AIM OF THE TASK:
Please reproduce word for word the stretch of lines below, from the line containing "Arrange these in" through the last line.

DATASET EXTRACT:
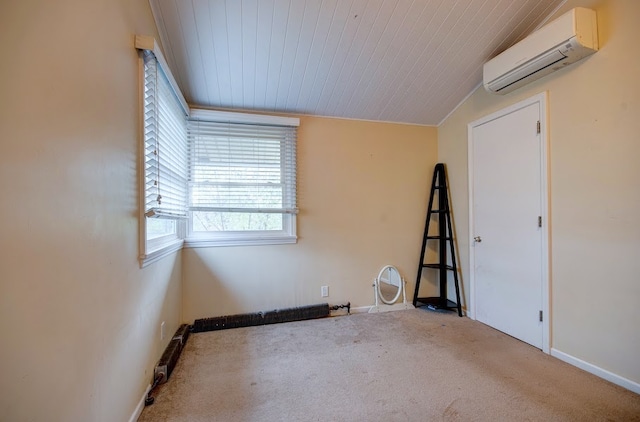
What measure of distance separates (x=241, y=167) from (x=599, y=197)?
2846 mm

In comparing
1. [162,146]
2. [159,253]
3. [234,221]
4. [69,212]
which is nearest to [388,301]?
[234,221]

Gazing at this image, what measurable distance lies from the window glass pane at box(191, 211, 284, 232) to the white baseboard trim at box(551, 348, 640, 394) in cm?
253

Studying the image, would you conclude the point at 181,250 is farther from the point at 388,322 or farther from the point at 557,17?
the point at 557,17

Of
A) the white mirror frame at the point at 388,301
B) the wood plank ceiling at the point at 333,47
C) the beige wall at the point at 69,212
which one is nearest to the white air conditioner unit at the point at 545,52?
the wood plank ceiling at the point at 333,47

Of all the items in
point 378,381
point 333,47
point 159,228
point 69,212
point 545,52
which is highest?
point 333,47

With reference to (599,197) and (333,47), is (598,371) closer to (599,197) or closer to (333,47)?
(599,197)

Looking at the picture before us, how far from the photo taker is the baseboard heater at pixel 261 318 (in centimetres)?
264

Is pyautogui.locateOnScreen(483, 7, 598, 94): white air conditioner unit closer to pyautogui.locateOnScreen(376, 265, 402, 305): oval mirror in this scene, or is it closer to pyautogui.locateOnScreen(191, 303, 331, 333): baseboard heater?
pyautogui.locateOnScreen(376, 265, 402, 305): oval mirror

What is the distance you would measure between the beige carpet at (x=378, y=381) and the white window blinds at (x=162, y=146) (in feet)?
3.70

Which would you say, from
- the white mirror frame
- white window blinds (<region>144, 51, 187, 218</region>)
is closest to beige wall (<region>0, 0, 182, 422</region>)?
white window blinds (<region>144, 51, 187, 218</region>)

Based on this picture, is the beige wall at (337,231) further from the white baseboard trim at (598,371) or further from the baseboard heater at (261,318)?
the white baseboard trim at (598,371)

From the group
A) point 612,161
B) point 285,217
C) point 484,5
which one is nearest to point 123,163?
point 285,217

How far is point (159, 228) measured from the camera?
2146 millimetres

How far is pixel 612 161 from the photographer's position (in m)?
1.80
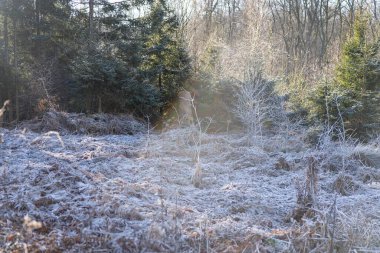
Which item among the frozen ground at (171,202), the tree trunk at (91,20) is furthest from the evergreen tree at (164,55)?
the frozen ground at (171,202)

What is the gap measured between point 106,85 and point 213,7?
49.2 feet

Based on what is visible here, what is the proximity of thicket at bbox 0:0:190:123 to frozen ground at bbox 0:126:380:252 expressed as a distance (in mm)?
5399

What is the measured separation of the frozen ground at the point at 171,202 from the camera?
2.94m

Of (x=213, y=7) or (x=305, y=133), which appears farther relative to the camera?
(x=213, y=7)

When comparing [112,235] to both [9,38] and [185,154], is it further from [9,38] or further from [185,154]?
[9,38]

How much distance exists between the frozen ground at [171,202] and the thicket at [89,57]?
540 centimetres

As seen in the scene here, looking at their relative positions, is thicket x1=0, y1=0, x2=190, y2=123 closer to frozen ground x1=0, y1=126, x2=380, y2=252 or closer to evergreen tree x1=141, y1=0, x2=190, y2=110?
evergreen tree x1=141, y1=0, x2=190, y2=110

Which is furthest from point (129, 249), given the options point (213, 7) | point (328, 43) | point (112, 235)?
point (328, 43)

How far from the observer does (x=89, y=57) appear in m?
11.7

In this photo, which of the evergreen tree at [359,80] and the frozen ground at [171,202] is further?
the evergreen tree at [359,80]

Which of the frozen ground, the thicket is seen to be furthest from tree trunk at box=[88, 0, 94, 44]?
the frozen ground

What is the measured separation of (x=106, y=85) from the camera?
1207 cm

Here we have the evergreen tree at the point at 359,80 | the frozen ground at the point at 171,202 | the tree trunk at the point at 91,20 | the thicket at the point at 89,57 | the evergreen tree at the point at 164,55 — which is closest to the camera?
the frozen ground at the point at 171,202

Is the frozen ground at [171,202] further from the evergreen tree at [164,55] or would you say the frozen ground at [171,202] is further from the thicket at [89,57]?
the evergreen tree at [164,55]
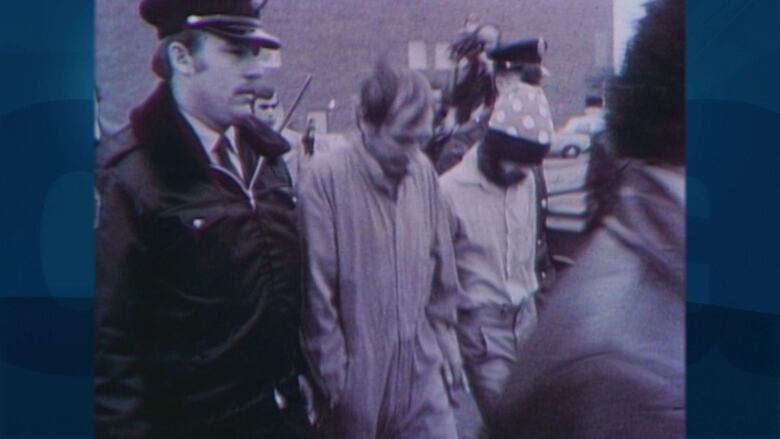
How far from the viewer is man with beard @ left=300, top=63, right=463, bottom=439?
4484 mm

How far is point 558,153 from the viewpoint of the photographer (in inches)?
180

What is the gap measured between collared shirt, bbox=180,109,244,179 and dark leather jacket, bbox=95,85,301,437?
0.06 ft

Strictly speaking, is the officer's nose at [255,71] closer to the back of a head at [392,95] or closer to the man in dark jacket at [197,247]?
the man in dark jacket at [197,247]

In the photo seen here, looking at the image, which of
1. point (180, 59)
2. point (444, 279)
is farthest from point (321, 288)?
point (180, 59)

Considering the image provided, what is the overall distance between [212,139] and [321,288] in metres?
0.56

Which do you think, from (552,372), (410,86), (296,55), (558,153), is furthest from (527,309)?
(296,55)

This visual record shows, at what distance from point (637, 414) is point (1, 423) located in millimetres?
1948

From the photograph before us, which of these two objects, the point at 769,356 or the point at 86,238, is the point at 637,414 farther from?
the point at 86,238

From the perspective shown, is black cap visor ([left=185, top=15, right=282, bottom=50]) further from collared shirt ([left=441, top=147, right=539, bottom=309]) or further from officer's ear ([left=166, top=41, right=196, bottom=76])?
collared shirt ([left=441, top=147, right=539, bottom=309])

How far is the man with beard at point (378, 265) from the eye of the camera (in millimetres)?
4484

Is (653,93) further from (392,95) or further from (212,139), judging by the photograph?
(212,139)

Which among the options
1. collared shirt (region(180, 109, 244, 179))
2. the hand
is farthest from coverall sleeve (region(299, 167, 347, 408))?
the hand

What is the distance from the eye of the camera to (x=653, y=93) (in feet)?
15.0

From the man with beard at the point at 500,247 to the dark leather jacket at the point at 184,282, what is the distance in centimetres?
55
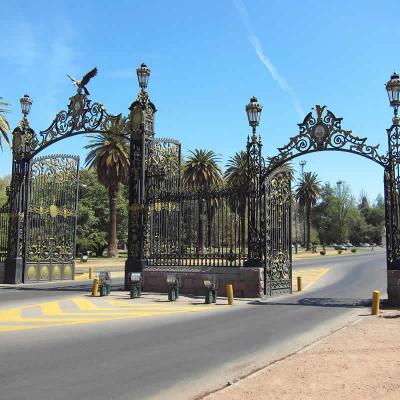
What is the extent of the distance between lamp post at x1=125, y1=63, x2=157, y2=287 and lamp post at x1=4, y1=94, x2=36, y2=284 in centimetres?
670

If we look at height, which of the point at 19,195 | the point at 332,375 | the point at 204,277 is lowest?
the point at 332,375

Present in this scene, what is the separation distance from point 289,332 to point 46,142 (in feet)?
57.3

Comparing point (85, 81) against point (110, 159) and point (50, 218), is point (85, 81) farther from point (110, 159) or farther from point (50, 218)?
point (110, 159)

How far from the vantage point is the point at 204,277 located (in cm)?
1917

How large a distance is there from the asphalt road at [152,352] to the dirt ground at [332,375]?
0.47 m

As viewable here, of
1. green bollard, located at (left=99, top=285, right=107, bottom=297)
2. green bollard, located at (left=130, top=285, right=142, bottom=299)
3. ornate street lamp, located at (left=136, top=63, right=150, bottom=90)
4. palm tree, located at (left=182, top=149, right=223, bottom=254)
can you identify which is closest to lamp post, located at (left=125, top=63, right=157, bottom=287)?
ornate street lamp, located at (left=136, top=63, right=150, bottom=90)

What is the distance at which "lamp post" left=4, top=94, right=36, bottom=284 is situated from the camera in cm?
2467

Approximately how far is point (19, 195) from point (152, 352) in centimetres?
1832

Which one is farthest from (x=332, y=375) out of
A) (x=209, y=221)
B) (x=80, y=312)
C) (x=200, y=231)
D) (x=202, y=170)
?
(x=202, y=170)

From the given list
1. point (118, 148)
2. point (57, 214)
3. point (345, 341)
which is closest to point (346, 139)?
point (345, 341)

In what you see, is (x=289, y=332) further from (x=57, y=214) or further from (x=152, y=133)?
(x=57, y=214)

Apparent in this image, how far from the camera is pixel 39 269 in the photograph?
25.9 m

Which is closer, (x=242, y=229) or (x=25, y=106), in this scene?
(x=242, y=229)

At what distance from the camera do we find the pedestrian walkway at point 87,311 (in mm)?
12492
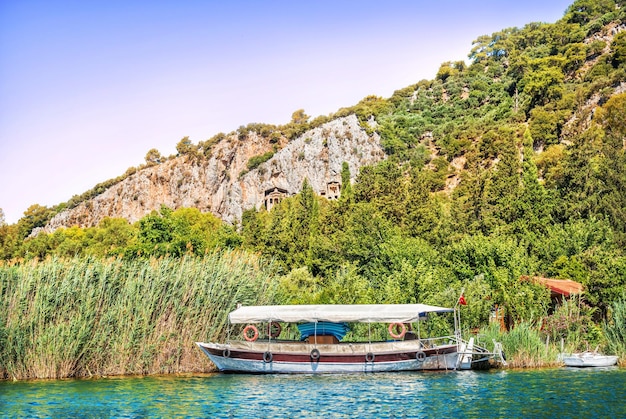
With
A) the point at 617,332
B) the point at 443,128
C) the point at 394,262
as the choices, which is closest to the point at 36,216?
the point at 443,128

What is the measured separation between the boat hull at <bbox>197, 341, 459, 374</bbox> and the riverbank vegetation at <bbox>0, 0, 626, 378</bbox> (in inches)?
77.1

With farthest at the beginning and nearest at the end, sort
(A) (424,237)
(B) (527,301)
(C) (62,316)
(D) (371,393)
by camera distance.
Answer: (A) (424,237) < (B) (527,301) < (C) (62,316) < (D) (371,393)

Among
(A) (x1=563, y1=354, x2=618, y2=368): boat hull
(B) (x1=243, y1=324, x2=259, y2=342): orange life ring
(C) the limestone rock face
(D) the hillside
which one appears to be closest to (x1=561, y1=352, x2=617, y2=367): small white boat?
(A) (x1=563, y1=354, x2=618, y2=368): boat hull

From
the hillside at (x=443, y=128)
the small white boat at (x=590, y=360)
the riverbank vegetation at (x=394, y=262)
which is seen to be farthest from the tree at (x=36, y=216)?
the small white boat at (x=590, y=360)

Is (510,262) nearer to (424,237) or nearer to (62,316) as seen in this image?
(424,237)

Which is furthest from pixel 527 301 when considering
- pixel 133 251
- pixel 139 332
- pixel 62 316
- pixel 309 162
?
pixel 309 162

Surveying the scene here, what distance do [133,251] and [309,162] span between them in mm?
108867

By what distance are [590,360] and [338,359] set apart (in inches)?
460

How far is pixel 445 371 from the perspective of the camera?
30406 millimetres

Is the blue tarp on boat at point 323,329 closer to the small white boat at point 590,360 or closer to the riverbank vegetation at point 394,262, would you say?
the riverbank vegetation at point 394,262

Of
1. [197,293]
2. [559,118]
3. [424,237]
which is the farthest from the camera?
[559,118]

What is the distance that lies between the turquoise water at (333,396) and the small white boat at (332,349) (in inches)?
49.7

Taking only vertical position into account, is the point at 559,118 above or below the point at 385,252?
above

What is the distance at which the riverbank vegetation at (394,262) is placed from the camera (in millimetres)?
27266
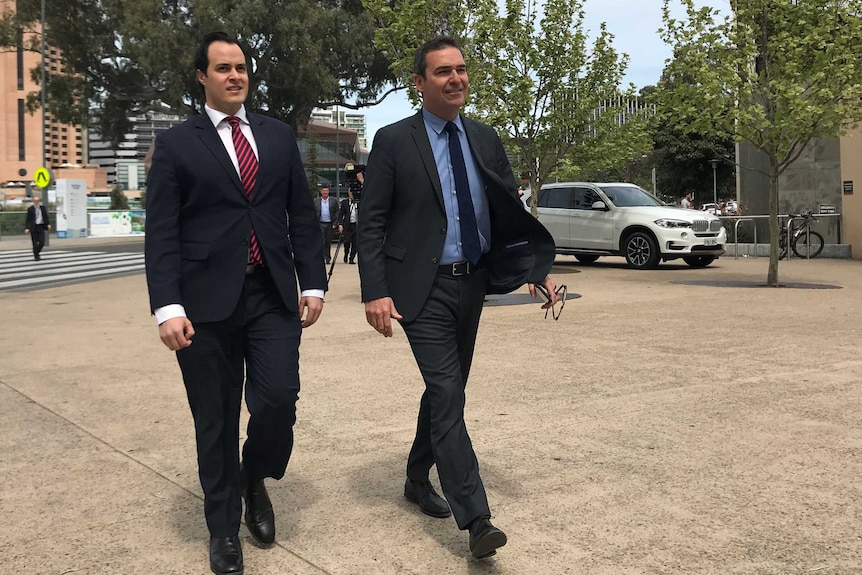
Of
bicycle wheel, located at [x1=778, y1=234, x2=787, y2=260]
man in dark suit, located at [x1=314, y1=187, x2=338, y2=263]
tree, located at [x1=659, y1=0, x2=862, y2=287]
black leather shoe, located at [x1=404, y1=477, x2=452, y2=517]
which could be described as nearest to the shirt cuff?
black leather shoe, located at [x1=404, y1=477, x2=452, y2=517]

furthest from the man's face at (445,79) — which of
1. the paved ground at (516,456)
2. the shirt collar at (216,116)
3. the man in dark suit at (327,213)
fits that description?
the man in dark suit at (327,213)

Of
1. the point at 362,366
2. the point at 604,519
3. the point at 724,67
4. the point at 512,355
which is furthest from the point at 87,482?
the point at 724,67

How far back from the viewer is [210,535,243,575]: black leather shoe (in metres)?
3.29

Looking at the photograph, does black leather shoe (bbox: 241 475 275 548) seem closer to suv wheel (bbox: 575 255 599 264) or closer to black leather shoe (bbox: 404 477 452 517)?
black leather shoe (bbox: 404 477 452 517)

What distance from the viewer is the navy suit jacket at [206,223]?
3283mm

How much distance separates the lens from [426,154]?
3.60 m

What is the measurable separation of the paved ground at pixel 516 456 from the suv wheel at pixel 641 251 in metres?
8.84

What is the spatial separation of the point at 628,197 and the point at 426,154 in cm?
1629

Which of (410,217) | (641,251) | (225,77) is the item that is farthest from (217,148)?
(641,251)

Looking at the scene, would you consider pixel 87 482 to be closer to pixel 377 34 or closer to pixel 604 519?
pixel 604 519

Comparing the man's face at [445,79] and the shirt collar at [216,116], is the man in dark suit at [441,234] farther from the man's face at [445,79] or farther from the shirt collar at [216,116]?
the shirt collar at [216,116]

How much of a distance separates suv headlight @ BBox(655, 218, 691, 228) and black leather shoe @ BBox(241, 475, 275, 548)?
15.7 meters

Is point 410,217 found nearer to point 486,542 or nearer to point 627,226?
point 486,542

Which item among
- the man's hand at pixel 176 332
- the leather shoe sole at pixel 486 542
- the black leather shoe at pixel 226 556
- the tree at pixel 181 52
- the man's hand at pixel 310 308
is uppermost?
the tree at pixel 181 52
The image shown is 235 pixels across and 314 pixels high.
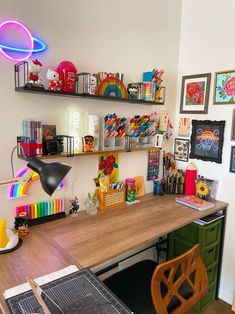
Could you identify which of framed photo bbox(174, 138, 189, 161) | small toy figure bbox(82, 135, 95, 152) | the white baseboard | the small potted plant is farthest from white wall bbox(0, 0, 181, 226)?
the white baseboard

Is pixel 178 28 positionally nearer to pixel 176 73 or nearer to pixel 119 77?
pixel 176 73

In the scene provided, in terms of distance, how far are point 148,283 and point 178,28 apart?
84.8 inches

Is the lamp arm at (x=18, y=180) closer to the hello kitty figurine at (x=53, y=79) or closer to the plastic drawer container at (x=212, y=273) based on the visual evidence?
the hello kitty figurine at (x=53, y=79)

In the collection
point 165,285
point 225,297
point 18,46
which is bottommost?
point 225,297

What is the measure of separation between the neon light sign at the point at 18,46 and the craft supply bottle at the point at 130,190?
1176 mm

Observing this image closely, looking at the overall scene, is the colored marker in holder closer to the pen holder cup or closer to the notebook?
the pen holder cup

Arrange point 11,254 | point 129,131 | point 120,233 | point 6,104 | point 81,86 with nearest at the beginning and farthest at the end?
point 11,254, point 6,104, point 120,233, point 81,86, point 129,131

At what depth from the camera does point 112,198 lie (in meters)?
1.98

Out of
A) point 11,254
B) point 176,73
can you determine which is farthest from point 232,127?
point 11,254

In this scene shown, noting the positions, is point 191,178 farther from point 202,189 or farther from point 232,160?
point 232,160

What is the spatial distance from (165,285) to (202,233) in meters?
0.81

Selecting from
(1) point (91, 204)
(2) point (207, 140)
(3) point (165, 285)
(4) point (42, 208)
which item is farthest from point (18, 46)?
(2) point (207, 140)

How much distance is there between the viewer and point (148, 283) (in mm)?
1511

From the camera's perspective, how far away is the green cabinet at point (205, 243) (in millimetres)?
1991
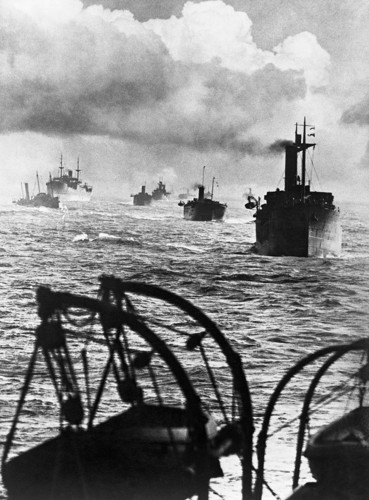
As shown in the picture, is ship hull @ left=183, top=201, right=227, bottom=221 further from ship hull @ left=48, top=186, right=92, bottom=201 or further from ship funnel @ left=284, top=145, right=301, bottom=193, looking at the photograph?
ship funnel @ left=284, top=145, right=301, bottom=193

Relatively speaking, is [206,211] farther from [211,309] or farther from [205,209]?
[211,309]

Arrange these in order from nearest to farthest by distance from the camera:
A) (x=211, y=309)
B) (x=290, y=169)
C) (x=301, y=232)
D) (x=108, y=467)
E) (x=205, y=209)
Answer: (x=108, y=467), (x=211, y=309), (x=301, y=232), (x=290, y=169), (x=205, y=209)

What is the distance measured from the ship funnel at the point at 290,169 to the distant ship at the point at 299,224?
0.06 meters

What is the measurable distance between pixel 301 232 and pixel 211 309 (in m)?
14.1

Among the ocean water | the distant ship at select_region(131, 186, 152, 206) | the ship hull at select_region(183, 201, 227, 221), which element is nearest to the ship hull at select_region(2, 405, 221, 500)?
the ocean water

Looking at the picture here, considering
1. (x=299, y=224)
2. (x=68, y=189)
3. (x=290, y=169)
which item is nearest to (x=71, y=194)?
(x=68, y=189)

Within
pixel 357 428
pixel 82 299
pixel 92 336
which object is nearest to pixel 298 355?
pixel 92 336

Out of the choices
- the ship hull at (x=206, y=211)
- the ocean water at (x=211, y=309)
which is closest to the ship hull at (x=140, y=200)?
the ship hull at (x=206, y=211)

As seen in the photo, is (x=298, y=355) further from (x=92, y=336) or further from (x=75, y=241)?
(x=75, y=241)

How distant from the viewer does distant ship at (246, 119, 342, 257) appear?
98.5 feet

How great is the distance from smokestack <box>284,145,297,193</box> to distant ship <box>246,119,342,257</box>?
0.06 m

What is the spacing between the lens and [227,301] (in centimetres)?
1705

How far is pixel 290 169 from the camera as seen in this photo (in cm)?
3341

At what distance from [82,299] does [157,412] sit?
1.43 metres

COMPLETE ANSWER:
Arrange these in order from nearest to farthest by distance from the camera:
A) (x=211, y=309)
B) (x=290, y=169)
C) (x=301, y=232)
D) (x=108, y=467)
E) (x=205, y=209)
Answer: (x=108, y=467), (x=211, y=309), (x=301, y=232), (x=290, y=169), (x=205, y=209)

What is the distance measured from the ship funnel at the point at 290,169 to the distant ship at the point at 299,224?
0.06 meters

What is the measurable distance between pixel 301 232 and pixel 211 309 (in m)?
14.1

Among the ocean water | the distant ship at select_region(131, 186, 152, 206) | the ship hull at select_region(183, 201, 227, 221), which element is nearest to the ship hull at select_region(2, 405, 221, 500)?
the ocean water

Looking at the picture here, considering
1. (x=299, y=224)
2. (x=68, y=189)
3. (x=290, y=169)
which item is nearest to (x=71, y=194)?
(x=68, y=189)

Within
pixel 357 428
pixel 82 299
pixel 92 336
which object is nearest to pixel 298 355?
pixel 92 336

Out of the choices
- the ship hull at (x=206, y=211)
- the ocean water at (x=211, y=309)
which is closest to the ship hull at (x=140, y=200)?
the ship hull at (x=206, y=211)

As seen in the photo, is (x=298, y=355) further from (x=92, y=336) or further from (x=75, y=241)?
(x=75, y=241)

How distant from the viewer does distant ship at (246, 119, 342, 257) appear?
98.5 feet

How great is the distance from smokestack <box>284,145,297,193</box> to distant ship <box>246,119,342,257</box>?
0.06 m

What is the spacing between the lens and [227,301] (in centimetres)?
1705

How far is pixel 290 169 from the camera as seen in this photo (in cm)?
3341

At what distance from [82,299] does [157,412] sit?
1.43 metres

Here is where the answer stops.